- [REQUEST]: From the memorandum ruling below, reproduce the passage that begins at the words "I. BACKGROUND" and ends after the words "25-1, p. 2.".

- [READING PASSAGE]:
━━━

Opinion
2:20-CV-00800
09-15-2023
KAY MAGISTRATE JUDGE
MEMORANDUM RULING
JAMES D. CAIN, JR. UNITED STATESDISTRICT JUDGE
Before the Court is a Motion for Summary Judgment (Doc. 19) filed by Defendant Tony Mancuso, in his official capacity as Sheriff of Calcasieu Parish, and unknown deputies, wherein Defendants move the Court to grant a complete, full, and final dismissal of all of Plaintiffs Nakira Charles, D. Davis (minor child of Plaintiff Charles), Nashya Hays, and Skyler Johnson's claims with prejudice. Plaintiffs do not oppose dismissal of their federal claims, however, request that the court dismiss without prejudice their state law claims. Doc. 25. The motion is ripe.
I. BACKGROUND
This lawsuit arises from a vehicle stop made on August 23, 2019, by officers with the Calcasieu Parish Sherriff's Office. On January 19, 2019, Plaintiff Charles entered into a Rental Purchase Agreement of a 2011 Ford Explorer with A&D Financial Services (“A&D”), 2745 E. Napoleon St. Sulphur, La 70663. On July 29, 2019, Ms. Voge with A&D reported that she contacted Plaintiff Charles who told her she would make a payment on the vehicle on July 30, 2019. On July 31, 2019, Ms. Voge stated that Plaintiff Charles called her an said she could not come in to make the payment because she was working late.
Doc. 25-1, p. 2.
Doc. 19-6, p. 19.
Doc. 19-9, p. 2; Doc. 25-1, p. 4.
Id.

━━━

- [DATA RECORDS]:
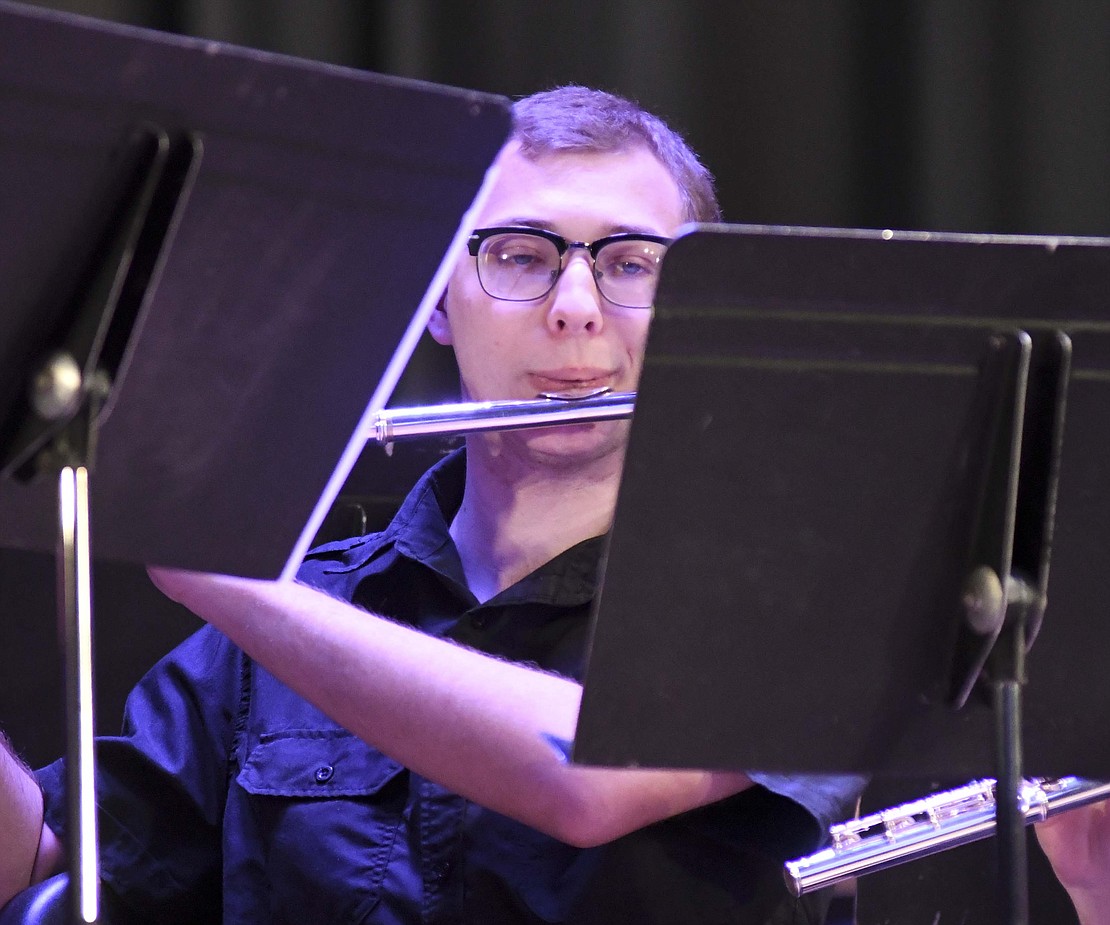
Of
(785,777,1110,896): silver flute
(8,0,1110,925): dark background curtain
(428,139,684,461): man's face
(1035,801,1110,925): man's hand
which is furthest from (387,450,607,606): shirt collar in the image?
(8,0,1110,925): dark background curtain

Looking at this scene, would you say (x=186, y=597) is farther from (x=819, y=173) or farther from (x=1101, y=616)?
(x=819, y=173)

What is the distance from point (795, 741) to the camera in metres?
1.00

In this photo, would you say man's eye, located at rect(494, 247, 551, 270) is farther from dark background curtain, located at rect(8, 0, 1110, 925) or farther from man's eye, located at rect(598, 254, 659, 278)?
dark background curtain, located at rect(8, 0, 1110, 925)

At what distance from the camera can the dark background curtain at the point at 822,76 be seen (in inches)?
87.0

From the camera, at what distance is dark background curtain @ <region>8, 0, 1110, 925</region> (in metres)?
2.21

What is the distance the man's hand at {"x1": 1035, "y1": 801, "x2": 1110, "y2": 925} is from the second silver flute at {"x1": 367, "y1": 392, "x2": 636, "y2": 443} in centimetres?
56

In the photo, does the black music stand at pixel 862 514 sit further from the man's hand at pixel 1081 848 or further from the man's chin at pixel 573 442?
the man's chin at pixel 573 442

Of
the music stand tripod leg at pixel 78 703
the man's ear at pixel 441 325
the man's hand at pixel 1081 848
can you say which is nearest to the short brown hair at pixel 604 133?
the man's ear at pixel 441 325

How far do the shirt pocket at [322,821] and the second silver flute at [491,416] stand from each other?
35cm

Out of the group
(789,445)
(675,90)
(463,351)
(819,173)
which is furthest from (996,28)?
(789,445)

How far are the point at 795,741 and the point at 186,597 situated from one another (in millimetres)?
542

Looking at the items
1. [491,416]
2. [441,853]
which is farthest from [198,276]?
[441,853]

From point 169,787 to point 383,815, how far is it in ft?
0.97

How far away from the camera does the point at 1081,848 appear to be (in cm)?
132
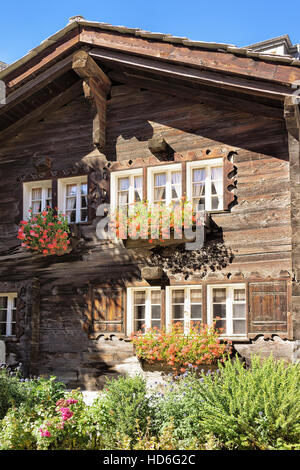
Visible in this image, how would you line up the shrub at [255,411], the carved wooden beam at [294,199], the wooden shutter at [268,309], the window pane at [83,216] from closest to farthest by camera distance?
1. the shrub at [255,411]
2. the carved wooden beam at [294,199]
3. the wooden shutter at [268,309]
4. the window pane at [83,216]

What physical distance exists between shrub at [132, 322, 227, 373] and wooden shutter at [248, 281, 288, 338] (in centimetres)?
78

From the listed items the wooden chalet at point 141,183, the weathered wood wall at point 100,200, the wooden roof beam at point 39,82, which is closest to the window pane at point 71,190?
the wooden chalet at point 141,183

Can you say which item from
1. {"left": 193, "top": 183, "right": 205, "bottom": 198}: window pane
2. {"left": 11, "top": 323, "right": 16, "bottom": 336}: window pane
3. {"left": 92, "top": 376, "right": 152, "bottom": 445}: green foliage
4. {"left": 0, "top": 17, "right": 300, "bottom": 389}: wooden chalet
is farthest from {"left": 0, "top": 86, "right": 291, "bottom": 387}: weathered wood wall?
{"left": 92, "top": 376, "right": 152, "bottom": 445}: green foliage

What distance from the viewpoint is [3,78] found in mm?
12820

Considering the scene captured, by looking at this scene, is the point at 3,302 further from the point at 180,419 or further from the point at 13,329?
the point at 180,419

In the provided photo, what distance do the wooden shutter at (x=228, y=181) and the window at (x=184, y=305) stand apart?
6.32 feet

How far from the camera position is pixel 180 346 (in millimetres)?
10938

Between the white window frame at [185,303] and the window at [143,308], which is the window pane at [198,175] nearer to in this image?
the white window frame at [185,303]

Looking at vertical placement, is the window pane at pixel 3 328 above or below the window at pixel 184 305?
below

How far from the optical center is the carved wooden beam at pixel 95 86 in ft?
40.4

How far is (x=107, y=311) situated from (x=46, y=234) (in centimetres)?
225

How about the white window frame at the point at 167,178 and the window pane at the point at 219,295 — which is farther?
the white window frame at the point at 167,178

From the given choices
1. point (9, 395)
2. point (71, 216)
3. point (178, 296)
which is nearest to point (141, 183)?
point (71, 216)

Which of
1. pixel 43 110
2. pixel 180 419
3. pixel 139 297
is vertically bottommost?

━━━

- [EXPECTED ANSWER]:
I. BACKGROUND
This lawsuit arises from a vehicle stop made on August 23, 2019, by officers with the Calcasieu Parish Sherriff's Office. On January 19, 2019, Plaintiff Charles entered into a Rental Purchase Agreement of a 2011 Ford Explorer with A&D Financial Services (“A&D”), 2745 E. Napoleon St. Sulphur, La 70663. On July 29, 2019, Ms. Voge with A&D reported that she contacted Plaintiff Charles who told her she would make a payment on the vehicle on July 30, 2019. On July 31, 2019, Ms. Voge stated that Plaintiff Charles called her an said she could not come in to make the payment because she was working late.
Doc. 25-1, p. 2.